[Excerpted passage]
- Opening Delimiter -

As banks notch record profits, executives are finding ways to “juice” their salaries. There’s a 20 to 30 percent “private jet inflation” caused by booming demand from rich people who saw their wealth soar during the pandemic. Rich people have so much spare cash laying around they are buying digital art for tens of millions of dollars, creating new speculative bubbles. Corporations are seeing their largest profits since 1950 (and still jacking up prices of essentials). Over the last forty years, the top 1 percent have seen income gains far outpacing inflation, while workers’ wages have flatlined.

Inflation is punching far above its weight in the minds of Americans immersed in louder and louder media alarms about rising prices — often stripped of any context or policy prescriptions that might complicate the narrative, embarrass the rich, or spotlight the predatory business practices of wildly profitable corporations.

Have you noticed that all the media fearmongering about wage inflation hasn’t mentioned the soaring salaries of corporate executives?

- Closing Delimiter -

[Provided data]
- Opening Delimiter -

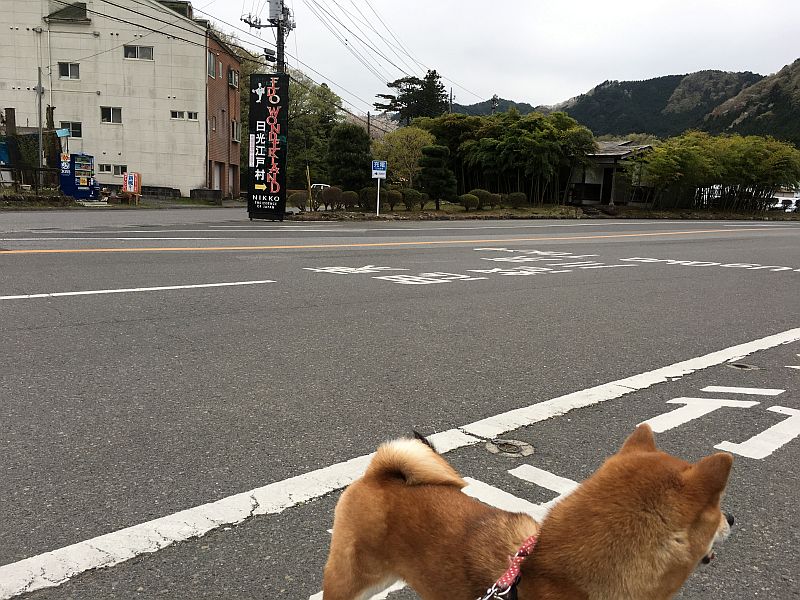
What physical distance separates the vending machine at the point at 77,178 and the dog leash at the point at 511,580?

- Closing Delimiter -

[Exercise description]
Continue the passage about inflation and corporate profits from where it stops, picking up after its final question.

[Answer for the task]
Have you noticed how most of the headlines about price increases haven’t mentioned medicine, health insurance, and housing prices that have been skyrocketing for years?

Have you noticed that stories about expensive essential goods don’t mention the record profits of the companies selling them?

That’s not an accident. The discourse is being rigged and manipulated by media and political voices so that the conversation serves the business interests and donors benefiting from the status quo.

Make no mistake, higher prices are annoying, and for 70 percent of households with an annual income below $40,000, they are causing financial hardship. For some people, the rate of inflation has outpaced wage increases. But the bottom 60 percent of earners have more money in their pockets than they did pre-pandemic, even after accounting for inflation, when wage increases and government programs like COVID relief checks and the Child Tax Credit are included. That spending successfully cut poverty nearly in half.

Why is inflation overshadowing these positive indicators? In part, it’s because — as social scientists have long observed — people tend to have a negative gut reaction to increased prices, since they don’t intuitively connect inflation to increasing wages or aforementioned government benefits that may contribute to inflation.

That lack of context is exacerbated by corporate media.

Like the pundit freakout over worker shortages last summer, the conversation about inflation is being driven by corporate lobbying groups like the US Chamber of Commerce, whose self-serving talking points are echoed across the mediascape — and amplified by ever-more cartoonish sensationalism.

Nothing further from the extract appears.